---------- Extracted records ----------

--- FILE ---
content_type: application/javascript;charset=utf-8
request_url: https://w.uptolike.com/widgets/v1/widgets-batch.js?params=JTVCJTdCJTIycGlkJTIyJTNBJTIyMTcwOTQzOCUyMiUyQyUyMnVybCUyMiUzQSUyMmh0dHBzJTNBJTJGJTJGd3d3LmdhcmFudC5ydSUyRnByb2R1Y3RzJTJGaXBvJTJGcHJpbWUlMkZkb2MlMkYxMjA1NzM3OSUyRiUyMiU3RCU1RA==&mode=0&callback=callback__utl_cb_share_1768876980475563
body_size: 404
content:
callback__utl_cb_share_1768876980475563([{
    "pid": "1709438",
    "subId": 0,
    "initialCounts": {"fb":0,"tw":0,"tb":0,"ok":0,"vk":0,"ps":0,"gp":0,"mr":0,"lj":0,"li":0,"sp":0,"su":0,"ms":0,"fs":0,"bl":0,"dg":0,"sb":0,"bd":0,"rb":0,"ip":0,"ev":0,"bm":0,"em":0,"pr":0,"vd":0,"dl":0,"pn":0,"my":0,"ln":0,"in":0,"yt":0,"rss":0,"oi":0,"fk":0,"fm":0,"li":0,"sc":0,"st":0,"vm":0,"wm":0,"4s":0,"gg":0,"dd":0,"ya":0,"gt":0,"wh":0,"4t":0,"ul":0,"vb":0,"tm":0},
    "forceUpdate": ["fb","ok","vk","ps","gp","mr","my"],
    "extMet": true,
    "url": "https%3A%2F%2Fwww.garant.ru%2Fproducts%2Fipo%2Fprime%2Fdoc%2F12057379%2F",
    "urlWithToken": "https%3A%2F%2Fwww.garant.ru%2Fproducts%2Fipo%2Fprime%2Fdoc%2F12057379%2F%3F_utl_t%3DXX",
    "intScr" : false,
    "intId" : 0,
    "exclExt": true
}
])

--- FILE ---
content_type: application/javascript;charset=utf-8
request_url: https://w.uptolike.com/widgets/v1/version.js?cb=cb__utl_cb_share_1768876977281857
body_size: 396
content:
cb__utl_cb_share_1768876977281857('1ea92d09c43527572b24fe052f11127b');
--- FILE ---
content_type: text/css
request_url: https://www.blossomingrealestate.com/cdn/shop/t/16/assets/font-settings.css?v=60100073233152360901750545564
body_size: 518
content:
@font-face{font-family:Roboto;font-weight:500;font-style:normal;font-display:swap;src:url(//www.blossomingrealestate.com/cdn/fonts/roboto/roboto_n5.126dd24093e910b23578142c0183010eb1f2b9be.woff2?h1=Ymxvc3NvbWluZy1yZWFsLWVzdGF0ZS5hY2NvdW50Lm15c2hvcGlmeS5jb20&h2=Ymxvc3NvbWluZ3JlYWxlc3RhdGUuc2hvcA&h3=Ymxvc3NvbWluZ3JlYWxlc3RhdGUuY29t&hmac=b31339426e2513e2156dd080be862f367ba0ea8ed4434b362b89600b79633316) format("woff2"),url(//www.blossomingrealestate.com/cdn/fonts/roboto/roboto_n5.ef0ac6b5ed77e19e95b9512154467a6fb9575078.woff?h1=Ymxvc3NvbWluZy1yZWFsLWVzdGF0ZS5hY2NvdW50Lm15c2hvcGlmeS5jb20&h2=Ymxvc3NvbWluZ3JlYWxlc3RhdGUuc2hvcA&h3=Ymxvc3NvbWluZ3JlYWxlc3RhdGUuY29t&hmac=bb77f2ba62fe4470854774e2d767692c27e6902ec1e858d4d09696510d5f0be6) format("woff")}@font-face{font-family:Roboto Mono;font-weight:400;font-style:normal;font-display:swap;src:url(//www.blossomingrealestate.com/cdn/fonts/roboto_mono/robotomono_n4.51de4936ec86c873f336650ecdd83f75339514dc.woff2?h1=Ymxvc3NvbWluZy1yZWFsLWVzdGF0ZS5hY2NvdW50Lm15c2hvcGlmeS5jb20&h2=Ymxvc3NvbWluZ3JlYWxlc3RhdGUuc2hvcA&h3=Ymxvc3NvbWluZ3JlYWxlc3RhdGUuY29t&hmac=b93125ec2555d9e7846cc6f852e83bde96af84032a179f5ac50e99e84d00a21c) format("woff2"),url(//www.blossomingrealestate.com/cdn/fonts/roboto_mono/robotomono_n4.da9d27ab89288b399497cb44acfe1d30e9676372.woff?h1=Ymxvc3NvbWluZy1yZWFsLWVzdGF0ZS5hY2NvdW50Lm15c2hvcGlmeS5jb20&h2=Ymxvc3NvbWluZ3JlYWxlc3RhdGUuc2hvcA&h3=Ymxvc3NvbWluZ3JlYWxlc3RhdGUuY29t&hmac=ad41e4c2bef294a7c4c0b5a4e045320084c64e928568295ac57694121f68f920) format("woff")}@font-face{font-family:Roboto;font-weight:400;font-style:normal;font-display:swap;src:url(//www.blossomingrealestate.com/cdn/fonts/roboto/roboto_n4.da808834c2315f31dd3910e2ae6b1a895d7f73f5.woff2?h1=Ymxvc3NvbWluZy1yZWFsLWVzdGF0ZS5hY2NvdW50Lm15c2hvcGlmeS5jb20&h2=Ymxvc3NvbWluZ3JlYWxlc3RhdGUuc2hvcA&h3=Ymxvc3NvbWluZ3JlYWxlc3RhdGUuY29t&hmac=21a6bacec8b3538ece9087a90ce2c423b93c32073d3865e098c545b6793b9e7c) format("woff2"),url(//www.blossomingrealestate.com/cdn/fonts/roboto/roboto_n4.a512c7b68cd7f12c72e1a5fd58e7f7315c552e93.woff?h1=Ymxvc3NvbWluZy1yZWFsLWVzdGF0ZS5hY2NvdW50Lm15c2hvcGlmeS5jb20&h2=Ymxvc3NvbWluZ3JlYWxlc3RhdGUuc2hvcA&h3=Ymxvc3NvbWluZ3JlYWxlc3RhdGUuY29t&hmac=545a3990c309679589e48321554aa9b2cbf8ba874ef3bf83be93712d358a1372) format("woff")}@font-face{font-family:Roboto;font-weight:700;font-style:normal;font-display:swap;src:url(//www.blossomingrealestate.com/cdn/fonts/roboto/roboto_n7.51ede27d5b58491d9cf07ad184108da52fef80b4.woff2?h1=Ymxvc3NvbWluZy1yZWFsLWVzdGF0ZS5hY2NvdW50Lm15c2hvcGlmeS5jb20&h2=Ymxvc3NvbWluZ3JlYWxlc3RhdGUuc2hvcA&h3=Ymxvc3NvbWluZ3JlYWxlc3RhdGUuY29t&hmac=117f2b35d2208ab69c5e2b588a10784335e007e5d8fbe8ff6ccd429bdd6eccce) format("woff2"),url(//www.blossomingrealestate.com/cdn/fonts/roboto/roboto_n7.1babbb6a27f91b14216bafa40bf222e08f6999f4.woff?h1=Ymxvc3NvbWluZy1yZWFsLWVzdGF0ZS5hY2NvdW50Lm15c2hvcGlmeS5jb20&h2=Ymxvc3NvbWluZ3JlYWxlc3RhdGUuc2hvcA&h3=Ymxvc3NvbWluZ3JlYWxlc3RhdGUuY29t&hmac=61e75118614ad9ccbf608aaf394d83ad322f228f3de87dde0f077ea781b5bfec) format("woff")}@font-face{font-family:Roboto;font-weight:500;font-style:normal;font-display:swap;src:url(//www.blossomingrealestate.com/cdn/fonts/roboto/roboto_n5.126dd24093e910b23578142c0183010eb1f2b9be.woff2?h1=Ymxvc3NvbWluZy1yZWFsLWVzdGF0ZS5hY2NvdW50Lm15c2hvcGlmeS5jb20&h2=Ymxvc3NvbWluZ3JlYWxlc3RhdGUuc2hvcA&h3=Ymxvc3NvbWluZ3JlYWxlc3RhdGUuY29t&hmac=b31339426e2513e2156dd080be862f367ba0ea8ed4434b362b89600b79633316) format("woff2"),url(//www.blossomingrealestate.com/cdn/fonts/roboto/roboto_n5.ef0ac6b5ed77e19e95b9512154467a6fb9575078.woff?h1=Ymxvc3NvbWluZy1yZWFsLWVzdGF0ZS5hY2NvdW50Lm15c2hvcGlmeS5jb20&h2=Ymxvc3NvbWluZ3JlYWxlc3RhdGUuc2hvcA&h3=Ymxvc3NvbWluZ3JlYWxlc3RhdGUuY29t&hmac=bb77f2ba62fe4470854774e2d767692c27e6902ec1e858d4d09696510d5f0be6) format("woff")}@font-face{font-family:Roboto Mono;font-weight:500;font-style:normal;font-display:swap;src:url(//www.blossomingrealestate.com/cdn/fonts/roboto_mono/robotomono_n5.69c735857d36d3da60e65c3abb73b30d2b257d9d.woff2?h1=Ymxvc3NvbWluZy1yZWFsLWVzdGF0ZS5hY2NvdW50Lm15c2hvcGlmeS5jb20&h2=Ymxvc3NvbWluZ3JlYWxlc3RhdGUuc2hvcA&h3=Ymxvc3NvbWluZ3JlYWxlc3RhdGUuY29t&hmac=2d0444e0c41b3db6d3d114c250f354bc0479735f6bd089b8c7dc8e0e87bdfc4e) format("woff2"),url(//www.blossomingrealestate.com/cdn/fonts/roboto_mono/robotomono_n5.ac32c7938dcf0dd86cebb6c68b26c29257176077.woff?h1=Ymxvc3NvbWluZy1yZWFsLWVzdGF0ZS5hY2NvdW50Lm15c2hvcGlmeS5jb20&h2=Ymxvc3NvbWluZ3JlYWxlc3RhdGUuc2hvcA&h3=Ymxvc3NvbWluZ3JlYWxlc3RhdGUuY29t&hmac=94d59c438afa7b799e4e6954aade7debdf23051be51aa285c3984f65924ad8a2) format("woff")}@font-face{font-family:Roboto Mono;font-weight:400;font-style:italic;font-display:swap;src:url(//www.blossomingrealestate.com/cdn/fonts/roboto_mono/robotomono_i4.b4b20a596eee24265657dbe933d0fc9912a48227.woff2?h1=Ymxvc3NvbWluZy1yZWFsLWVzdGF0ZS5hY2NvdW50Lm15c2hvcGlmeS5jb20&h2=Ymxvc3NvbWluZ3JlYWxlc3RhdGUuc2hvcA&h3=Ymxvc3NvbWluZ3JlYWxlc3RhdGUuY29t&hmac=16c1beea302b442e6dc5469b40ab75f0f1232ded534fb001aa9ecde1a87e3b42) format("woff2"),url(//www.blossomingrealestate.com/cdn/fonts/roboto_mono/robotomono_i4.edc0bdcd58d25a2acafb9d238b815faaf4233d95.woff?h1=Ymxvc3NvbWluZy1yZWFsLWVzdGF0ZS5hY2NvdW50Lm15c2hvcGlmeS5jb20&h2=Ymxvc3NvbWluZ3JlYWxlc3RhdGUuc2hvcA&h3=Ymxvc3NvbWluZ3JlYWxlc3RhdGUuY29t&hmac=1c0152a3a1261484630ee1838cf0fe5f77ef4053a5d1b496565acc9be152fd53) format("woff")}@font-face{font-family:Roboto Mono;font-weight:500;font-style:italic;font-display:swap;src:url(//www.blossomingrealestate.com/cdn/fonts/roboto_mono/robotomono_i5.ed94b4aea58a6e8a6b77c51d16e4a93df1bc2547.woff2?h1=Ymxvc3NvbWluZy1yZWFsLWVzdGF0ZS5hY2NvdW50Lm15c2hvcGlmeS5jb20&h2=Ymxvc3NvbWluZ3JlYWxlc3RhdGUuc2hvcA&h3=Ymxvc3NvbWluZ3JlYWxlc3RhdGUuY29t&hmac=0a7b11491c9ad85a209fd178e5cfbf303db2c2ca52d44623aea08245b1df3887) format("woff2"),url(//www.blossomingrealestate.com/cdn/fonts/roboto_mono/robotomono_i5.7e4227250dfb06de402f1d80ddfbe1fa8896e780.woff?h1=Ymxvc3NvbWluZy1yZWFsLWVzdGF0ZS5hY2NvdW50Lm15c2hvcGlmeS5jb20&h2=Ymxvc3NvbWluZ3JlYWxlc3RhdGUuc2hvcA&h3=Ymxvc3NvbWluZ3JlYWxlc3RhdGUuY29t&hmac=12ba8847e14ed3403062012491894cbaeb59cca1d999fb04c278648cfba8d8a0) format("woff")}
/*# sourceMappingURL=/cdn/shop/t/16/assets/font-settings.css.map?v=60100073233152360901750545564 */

----------

Work item: Every line above carrying the word "shop" needs to be shown.

Finished exercise:
request_url: https://www.blossomingrealestate.com/cdn/shop/t/16/assets/font-settings.css?v=60100073233152360901750545564
/*# sourceMappingURL=/cdn/shop/t/16/assets/font-settings.css.map?v=60100073233152360901750545564 */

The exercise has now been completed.